Provide callback to allow user defined key-value metadata merging strategy
When merging footers, Parquet doesn't know how to merge conflicting user defined key-value metadata entries, and simply throws. It would be better to provide callbacks to let users define metadata merging strategies.
For example, in Spark SQL, we store our own schema information in Parquet files as key-value metadata (similar to parquet-avro). While trying to add schema merging support for reading Parquet files with different but compatible schemas, InitContext.getMergedKeyValueMetaData throws because we have different Spark SQL schemas stored in different Parquet data files. Thus, we have to overwrite ParquetInputFormat and merge the schema within getSplits, which is kinda hacky and inconvenient.
Reporter: Cheng Lian / @liancheng
Related issues:
- Release parquet-mr 1.6.0 (is blocked by)
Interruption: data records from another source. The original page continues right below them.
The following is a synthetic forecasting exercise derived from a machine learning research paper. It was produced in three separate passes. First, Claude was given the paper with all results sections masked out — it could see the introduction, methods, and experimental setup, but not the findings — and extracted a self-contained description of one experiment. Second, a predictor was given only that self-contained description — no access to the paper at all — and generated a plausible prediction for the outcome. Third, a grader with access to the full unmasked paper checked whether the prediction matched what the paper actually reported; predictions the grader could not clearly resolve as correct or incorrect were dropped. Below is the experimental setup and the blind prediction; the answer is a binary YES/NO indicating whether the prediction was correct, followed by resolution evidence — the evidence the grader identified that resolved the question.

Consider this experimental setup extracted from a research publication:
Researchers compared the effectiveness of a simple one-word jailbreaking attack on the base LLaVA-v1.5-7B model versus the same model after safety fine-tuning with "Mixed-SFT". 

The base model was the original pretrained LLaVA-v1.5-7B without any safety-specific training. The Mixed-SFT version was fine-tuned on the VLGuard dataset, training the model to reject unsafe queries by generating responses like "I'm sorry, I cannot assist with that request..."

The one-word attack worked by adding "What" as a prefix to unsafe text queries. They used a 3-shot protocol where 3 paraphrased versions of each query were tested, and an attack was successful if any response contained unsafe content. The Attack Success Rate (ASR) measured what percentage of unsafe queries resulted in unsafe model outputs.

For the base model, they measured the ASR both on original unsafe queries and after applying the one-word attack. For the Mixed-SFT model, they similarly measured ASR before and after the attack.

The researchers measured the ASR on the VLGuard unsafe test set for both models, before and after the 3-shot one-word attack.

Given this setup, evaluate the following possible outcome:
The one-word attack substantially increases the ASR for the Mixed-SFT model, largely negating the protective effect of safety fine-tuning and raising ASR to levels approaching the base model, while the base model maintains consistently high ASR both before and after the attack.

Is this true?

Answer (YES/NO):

Note: This issue was originally created as PARQUET-194. Please see the migration documentation for further details.
Ryan Blue / @rdblue: This should go away because we shouldn't need to merge metadata. PARQUET-139 updates ParquetInputFormat so that the ReadContext is initialized for each file independently on the task side.
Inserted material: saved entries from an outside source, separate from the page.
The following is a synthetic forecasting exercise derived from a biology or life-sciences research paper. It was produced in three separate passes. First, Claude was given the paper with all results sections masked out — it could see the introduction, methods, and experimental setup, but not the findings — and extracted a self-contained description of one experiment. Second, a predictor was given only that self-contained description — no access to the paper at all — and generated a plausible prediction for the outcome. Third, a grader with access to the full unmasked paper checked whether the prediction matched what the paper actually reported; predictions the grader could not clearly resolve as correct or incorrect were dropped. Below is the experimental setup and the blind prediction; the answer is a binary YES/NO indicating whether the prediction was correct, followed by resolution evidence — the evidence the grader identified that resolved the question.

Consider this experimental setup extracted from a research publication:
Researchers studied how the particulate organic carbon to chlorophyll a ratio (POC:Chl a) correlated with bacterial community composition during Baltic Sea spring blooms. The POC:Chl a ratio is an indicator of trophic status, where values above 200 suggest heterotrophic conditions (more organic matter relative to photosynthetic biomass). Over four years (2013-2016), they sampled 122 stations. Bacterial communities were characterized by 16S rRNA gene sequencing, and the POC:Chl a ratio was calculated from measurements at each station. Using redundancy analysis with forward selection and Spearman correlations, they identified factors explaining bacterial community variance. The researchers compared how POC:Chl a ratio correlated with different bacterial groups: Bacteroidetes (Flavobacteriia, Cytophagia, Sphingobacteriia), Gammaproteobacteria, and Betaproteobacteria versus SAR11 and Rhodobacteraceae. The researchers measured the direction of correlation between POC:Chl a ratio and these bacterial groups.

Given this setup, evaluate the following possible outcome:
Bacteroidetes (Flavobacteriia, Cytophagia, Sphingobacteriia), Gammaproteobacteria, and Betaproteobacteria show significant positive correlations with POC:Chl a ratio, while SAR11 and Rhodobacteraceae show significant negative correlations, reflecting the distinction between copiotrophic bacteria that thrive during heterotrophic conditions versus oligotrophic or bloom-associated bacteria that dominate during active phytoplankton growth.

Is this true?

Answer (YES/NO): NO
Ryan Blue / @rdblue: Linking to 1.6.0 release issue, which makes this no longer needed.
Cheng Lian / @liancheng: Thanks @rdblue, I'm closing this.
Cheng Lian / @liancheng:
@rdblue After double thinking about this, I think providing such a callback is still useful. Because we also need to merge user defined key-value metadata in ParquetOutputCommitter for writing summary files. Currently, if any conflicting user defined key-value pair is found, Parquet simply throws an exception and gives up writing the summary file.
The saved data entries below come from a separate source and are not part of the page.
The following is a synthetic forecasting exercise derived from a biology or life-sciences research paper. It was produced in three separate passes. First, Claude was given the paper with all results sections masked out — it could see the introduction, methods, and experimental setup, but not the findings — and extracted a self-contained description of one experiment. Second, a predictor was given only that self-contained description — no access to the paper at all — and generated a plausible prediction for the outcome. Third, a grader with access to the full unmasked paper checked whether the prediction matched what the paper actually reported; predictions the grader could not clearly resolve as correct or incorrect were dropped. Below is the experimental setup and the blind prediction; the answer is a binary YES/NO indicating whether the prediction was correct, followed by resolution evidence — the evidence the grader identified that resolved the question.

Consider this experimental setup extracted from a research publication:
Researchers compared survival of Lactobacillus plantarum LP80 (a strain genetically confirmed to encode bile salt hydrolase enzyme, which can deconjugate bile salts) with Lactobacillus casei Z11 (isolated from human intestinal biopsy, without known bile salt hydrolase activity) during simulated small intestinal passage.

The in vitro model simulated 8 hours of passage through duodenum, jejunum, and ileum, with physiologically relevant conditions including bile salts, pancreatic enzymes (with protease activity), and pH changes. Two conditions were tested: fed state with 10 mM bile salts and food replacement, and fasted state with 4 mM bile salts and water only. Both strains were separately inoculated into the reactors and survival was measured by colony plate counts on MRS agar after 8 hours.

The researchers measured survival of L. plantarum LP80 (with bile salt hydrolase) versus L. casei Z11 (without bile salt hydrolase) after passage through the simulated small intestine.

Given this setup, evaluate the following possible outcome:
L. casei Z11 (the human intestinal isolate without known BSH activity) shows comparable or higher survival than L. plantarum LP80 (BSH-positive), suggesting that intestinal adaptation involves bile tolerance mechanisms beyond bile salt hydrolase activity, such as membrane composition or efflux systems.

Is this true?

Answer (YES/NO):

I noticed that in PARQUET-179, Parquet developers tried to retire both _metadata and _common_metadata at first, but later on decided to keep _common_metadata for frameworks and tools like Pig, where no centralized schema management service is available.
Ryan Blue / @rdblue:
True, we decided we needed to keep the code to produce _common_metadata around for a while longer. That isn't to say I think it should be used, except in some specific cases. The problem is that information in that file could easily be incorrect from normal operations on a folder of Parquet data, like adding new files. A better option would be to track the metadata elsewhere, like the Hive metastore or with another dataset management library like Kite. Parquet doesn't manage entire datasets of Parquet files and I'm not sure that it should be expected to.